Objective: Copy the lines of the material starting at the line that contains "Between (x=117, y=371)" and ending at the line that contains "5.76 metres", both included, reproducing them without any change.

Records provided:
....................
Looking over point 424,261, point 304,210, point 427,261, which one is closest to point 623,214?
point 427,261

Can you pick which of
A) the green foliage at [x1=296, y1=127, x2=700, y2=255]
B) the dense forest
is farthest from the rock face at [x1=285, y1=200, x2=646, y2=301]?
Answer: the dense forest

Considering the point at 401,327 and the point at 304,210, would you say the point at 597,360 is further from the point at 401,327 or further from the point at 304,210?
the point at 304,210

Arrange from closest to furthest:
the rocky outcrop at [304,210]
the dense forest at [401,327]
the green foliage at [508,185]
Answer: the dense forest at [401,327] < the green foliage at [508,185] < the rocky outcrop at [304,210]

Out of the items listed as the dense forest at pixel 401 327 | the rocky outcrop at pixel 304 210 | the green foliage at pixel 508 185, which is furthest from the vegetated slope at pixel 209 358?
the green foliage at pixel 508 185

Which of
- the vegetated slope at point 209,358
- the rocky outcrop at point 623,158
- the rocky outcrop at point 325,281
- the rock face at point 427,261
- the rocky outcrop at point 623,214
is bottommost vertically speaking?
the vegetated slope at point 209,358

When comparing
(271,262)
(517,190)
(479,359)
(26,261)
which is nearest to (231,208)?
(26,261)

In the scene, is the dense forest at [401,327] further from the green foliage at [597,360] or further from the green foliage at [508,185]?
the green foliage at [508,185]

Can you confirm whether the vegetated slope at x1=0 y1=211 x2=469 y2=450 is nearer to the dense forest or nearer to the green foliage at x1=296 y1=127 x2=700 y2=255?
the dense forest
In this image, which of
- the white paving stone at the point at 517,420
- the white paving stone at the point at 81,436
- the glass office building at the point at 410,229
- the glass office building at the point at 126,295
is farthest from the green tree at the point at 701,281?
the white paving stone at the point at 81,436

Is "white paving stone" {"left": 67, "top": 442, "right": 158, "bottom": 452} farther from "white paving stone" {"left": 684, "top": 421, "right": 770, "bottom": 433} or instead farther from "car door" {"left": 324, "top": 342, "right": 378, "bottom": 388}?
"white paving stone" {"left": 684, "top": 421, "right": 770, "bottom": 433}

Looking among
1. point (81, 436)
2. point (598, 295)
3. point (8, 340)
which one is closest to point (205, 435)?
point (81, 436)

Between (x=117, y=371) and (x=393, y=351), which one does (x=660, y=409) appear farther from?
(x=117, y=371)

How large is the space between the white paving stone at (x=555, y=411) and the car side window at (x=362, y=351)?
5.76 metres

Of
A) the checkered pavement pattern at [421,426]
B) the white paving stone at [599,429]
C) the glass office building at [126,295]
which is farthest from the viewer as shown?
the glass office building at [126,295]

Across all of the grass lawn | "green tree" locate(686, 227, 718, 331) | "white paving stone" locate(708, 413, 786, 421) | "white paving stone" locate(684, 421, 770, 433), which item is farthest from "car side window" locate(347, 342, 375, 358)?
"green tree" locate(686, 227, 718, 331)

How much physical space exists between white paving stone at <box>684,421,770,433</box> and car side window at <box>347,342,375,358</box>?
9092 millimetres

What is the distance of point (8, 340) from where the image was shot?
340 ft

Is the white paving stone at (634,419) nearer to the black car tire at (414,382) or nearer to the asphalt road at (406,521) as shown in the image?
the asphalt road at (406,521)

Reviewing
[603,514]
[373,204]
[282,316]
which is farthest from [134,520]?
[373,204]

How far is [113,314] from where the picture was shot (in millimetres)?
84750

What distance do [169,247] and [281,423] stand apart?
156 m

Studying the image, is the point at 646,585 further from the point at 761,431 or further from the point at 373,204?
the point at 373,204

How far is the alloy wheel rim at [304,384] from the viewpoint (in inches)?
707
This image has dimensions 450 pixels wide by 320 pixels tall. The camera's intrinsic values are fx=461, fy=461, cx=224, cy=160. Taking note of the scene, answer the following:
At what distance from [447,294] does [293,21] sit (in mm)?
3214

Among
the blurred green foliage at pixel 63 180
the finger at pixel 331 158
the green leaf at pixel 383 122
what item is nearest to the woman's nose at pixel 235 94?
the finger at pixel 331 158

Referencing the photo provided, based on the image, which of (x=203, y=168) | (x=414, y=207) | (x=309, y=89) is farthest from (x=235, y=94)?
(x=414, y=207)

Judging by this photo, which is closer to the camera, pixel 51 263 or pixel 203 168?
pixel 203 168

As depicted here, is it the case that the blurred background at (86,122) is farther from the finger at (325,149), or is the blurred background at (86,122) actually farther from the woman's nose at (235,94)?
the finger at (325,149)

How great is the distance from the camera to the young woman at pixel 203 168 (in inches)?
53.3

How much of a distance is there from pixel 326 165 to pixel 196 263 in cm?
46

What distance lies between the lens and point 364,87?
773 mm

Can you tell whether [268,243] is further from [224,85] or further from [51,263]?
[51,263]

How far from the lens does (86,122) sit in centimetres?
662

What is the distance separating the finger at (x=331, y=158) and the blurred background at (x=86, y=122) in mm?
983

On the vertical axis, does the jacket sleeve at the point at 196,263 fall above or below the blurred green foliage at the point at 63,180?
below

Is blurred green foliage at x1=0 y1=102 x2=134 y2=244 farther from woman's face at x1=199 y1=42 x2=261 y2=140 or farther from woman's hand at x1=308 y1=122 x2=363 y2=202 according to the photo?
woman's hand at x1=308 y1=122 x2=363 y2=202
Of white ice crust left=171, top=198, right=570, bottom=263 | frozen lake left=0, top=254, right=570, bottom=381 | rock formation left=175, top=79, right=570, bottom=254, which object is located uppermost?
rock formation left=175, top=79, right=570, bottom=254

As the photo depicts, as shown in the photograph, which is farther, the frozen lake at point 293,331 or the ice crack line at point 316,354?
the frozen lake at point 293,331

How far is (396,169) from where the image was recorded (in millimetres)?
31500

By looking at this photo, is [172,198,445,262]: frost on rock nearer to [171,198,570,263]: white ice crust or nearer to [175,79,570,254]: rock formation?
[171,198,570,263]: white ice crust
....................
Task answer:
Between (x=117, y=371) and (x=393, y=351), which one does (x=660, y=409) appear farther from?
(x=117, y=371)

How large is the space between the white paving stone at (x=555, y=411) and the car side window at (x=362, y=351)?
5.76 metres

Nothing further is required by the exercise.